When someone famous dies, especially someone with a great talent like Joan Rivers, we would all like to learn something from the experience. But we must keep in mind that we may never know some of the facts about what happened to this great comedienne and we probably never will. And if we are to learn something from her experience we must not speculate but rather stick to what we do know:

According to sources at New York's Mt. Sinai Hospital where the 81-year-old was brought after an endoscopic procedure at Yorkville Endoscopy, (she was probably treated with an intravenous anesthetic agent such as propofol or possibly sedation from other drugs like Valium and Demoral), she sustained a cardiac arrest, was resuscitated, with damage to her brain from the period of insufficient oxygen to the brain.


She was put into a medically induced coma to decrease swelling -- which may mean barbiturates to slow the brain’s metabolism, diuretics, over breathing on the respirator to decrease carbon dioxide, and possibly steroids.

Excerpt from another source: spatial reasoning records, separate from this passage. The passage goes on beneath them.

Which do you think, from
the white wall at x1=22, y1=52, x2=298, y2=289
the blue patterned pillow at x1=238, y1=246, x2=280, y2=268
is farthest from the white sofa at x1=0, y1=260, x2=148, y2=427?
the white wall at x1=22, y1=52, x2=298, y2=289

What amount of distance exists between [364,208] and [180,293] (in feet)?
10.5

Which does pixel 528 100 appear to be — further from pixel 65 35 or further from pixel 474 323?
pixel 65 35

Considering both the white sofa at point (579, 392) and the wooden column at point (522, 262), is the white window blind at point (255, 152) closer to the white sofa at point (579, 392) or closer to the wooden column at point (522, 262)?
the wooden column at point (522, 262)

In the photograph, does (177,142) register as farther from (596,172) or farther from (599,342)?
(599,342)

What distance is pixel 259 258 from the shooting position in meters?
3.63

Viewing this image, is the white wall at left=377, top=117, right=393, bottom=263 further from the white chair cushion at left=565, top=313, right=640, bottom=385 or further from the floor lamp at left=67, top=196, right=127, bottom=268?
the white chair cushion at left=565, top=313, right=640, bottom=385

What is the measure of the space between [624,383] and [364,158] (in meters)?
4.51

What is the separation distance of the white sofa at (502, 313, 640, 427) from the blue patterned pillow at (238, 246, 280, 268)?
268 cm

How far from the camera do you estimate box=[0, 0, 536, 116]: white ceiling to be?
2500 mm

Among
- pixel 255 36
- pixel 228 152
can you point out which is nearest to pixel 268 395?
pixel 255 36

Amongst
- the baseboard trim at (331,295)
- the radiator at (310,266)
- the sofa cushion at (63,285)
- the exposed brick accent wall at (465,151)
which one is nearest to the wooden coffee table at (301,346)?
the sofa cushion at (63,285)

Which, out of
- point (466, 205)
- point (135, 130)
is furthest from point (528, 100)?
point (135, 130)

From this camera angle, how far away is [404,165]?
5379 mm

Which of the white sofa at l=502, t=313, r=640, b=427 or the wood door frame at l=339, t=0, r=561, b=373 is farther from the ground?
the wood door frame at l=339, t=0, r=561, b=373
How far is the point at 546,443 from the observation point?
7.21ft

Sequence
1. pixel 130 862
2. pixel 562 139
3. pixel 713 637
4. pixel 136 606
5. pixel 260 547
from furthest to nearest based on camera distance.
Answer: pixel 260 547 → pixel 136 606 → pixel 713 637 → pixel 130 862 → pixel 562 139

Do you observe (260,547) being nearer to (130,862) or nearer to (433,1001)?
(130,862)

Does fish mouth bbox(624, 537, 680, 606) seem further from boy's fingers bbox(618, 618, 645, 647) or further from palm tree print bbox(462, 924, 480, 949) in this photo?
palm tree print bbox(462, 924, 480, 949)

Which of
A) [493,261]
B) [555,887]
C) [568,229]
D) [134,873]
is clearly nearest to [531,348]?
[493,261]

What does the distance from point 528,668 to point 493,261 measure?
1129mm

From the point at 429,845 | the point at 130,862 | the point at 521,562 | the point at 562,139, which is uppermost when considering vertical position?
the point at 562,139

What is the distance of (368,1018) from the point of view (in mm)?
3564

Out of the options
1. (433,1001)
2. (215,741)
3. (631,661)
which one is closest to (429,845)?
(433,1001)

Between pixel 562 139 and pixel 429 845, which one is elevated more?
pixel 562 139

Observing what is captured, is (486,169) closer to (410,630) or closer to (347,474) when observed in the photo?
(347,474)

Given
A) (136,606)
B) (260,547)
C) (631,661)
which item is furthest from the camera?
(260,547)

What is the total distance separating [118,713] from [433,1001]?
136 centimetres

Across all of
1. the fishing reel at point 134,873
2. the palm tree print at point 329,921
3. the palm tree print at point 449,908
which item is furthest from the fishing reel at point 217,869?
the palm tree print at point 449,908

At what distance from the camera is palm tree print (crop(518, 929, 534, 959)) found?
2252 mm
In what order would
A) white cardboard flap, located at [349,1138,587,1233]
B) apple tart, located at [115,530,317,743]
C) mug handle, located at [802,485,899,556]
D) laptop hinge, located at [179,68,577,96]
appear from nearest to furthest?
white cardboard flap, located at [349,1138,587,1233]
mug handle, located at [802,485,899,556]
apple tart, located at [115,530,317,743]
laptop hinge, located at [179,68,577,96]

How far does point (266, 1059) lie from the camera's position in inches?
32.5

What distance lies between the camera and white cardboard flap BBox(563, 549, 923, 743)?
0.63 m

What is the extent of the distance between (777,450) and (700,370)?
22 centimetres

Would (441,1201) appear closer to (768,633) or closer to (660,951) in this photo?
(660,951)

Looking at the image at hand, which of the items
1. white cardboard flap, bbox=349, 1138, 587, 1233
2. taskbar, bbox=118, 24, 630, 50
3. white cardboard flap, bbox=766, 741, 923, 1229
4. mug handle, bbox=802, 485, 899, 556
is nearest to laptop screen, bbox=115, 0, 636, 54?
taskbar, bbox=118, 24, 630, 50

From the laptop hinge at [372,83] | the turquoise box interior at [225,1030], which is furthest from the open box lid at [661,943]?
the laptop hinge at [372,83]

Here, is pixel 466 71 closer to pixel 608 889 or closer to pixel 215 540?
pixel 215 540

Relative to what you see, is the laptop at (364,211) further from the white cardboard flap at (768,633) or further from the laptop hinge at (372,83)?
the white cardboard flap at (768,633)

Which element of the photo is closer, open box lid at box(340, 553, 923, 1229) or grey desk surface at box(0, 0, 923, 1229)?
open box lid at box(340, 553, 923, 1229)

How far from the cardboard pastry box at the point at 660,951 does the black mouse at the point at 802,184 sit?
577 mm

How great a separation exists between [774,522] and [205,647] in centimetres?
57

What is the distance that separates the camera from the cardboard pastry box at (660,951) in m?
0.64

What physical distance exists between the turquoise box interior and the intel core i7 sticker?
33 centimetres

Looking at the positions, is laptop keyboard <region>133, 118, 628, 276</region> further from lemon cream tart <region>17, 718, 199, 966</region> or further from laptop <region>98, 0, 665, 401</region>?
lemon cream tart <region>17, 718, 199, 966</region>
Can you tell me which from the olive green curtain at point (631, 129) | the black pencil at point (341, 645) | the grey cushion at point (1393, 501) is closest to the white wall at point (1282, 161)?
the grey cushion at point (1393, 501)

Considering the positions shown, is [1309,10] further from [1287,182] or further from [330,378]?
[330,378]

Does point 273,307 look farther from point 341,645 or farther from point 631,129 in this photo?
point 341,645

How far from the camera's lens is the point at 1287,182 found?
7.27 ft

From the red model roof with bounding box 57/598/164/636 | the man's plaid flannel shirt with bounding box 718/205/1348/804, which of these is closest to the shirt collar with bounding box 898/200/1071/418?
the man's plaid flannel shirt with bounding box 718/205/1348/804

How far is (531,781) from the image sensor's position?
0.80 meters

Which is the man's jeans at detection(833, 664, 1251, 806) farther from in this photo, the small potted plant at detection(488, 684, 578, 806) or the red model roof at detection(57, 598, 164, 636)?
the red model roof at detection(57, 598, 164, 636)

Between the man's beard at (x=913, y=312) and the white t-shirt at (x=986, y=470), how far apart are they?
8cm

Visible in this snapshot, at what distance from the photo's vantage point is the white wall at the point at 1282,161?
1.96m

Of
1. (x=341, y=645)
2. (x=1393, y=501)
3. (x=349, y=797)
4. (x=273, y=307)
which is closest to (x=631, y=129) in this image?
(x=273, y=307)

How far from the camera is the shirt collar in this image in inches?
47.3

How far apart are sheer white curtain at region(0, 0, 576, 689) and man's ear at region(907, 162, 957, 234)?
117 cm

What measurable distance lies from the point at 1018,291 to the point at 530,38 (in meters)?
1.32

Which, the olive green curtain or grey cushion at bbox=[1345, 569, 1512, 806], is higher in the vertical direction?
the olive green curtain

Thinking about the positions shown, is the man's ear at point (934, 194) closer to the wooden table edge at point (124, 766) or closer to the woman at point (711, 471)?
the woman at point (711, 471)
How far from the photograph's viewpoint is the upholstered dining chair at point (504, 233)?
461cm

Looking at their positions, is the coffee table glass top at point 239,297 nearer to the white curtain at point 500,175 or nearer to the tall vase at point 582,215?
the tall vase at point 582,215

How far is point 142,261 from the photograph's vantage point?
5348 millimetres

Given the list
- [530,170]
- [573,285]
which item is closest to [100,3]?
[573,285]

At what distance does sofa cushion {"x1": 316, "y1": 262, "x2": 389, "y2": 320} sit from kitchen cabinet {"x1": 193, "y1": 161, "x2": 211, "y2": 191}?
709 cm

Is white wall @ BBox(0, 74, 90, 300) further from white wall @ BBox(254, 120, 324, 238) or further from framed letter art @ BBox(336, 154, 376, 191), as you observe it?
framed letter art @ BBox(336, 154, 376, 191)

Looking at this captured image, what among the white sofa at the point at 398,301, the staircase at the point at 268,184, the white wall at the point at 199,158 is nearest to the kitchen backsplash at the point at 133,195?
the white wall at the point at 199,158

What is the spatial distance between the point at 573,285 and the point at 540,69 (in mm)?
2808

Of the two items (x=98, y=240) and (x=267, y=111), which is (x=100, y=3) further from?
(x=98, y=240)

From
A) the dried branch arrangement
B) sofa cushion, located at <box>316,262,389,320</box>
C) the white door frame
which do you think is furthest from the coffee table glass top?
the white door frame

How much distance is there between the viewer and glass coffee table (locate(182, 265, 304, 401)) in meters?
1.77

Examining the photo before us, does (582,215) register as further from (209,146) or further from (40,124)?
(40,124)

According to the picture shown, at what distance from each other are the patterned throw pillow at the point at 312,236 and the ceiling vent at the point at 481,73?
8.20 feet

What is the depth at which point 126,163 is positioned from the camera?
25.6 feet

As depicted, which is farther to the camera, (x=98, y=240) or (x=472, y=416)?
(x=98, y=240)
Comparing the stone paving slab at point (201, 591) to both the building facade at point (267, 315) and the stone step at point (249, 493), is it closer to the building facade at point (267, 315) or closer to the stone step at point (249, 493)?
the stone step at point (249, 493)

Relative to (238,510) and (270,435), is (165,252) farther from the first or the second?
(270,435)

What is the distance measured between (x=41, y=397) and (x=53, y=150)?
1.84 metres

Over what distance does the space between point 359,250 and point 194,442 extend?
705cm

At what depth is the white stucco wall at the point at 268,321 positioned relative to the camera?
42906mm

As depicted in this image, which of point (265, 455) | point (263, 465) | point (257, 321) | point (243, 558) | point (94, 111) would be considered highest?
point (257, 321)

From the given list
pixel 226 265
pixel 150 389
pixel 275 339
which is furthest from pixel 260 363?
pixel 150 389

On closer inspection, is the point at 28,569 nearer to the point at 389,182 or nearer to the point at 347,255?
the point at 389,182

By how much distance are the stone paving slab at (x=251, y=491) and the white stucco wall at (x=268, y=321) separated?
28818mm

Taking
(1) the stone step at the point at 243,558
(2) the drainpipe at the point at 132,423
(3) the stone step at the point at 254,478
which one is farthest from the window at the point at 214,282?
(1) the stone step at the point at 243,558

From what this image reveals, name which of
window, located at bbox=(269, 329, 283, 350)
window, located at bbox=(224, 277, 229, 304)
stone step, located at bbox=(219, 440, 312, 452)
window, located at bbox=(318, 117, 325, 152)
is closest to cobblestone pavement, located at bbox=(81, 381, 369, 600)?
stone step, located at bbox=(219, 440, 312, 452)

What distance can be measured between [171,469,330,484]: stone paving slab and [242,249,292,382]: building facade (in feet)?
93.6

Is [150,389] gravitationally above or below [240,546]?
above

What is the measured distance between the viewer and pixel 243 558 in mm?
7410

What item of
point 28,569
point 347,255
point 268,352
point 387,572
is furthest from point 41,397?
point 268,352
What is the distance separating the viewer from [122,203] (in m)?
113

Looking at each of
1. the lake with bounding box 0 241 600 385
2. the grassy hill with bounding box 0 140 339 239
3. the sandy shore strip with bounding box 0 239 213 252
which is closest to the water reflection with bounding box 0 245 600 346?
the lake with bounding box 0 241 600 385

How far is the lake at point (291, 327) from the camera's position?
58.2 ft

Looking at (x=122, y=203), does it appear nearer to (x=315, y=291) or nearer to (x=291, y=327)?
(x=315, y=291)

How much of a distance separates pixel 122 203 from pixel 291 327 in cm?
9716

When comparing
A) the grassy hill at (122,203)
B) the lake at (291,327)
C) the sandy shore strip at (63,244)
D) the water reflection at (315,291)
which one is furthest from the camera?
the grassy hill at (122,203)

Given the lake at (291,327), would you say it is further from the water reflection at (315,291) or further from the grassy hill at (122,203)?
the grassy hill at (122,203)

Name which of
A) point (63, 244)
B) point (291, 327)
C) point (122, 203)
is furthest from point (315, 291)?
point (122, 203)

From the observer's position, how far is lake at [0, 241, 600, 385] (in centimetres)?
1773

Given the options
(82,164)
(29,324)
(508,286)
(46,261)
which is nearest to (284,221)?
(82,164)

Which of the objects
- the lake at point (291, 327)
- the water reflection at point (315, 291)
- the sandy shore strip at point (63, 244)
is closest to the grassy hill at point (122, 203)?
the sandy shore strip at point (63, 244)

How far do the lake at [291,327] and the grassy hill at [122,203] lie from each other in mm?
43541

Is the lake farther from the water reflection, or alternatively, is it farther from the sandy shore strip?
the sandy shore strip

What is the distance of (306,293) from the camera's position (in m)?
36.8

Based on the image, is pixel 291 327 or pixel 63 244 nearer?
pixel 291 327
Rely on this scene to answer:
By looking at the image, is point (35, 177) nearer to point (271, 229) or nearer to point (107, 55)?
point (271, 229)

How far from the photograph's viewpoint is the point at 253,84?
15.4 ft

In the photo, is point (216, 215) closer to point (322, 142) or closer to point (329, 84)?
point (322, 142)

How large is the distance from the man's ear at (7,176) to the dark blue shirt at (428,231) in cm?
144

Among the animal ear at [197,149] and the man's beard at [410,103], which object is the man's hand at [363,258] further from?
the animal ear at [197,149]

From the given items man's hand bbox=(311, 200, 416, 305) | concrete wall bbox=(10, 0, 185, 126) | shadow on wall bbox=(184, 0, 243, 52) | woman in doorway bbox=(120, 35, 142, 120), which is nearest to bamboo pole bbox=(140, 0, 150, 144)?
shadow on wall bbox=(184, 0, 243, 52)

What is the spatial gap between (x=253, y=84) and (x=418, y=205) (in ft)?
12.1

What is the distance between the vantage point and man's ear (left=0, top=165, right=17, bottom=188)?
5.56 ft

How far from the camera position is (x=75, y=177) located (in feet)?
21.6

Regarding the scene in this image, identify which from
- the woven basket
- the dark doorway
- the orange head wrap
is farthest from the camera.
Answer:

She was subsequently transferred from the ICU but remained on life support.

Chances are great that the brain damage was too severe to warrant continuing her life with artificial means.

So what can we learn?

• The older my patients are, the more reluctant I am to support elective procedures unless they are absolutely necessary.

• If a procedure is essential, find out as much as you can about the doctor performing it as well as the anesthesiologist. Experience matters.

• Your internist or cardiologist plays an important role as a gatekeeper making sure that you are in good shape for the proposed procedure.

• I am reluctant to use free-standing facilities in elderly patients because of the greater risk of complications. Travel time matters. In the rare case of a cardiac or respiratory arrest, precious seconds before resuscitation matter.

• No procedure is risk free.

Elderly patients undergoing any kind of surgery have the highest complication and death rate by far. Assessing patients carefully before and during the procedure are crucial to decreasing the risks.

In terms of endoscopic procedures themselves, the procedure is generally quite safe for all ages, the greatest risk for the elderly comes from the anesthesia. The organs generally most at risk are the lungs, heart, and brain.

The American Society for Gastrointestinal Endoscopy issued guidelines in 2006 which state that “most diagnostic and therapeutic endoscopic interventions can be safely performed in elderly patients." But in terms of sedation, they are quite cautionary, stating that, “moderate sedation in the elderly requires heightened attention to dosing and the effects of standard sedatives. “ The guidelines add that initial doses of sedatives should be lower, and that “intensified monitoring is appropriate for many elderly patients.”

We don’t know for sure the kind of monitoring or sedation that Joan Rivers had.

We don’t know about her underlying health risks or even the exact procedure she had.

We don’t know if she aspirated, had a spasm in her larynx or stopped breathing simply from an excess amount of sedation.

What we do know is that she was 81-years- old, putting her at much greater risk of a side effect of anesthesia.   

Joan Rivers’ millions of fans wish her family the best and are saddened by a significant loss of laughter from the world.

I am certainly in no position to comment on whether the procedure she had was necessary or not and whether it was performed in an appropriate manner. Retrospective medical analysis is the worst kind. And endoscopic procedures are almost always life preserving rather than life ending.

But I can use this unfortunate outcome as a motivation to issue a warning to my patients and patients everywhere:  The older you are the more reluctant you should be to undergo an elective procedure or surgery. And if you do need to have a medical procedure, make sure you have it in the best place possible with the best doctors doing it.

Don’t rush into it; make sure you are carefully screened beforehand by your internist or your cardiologist.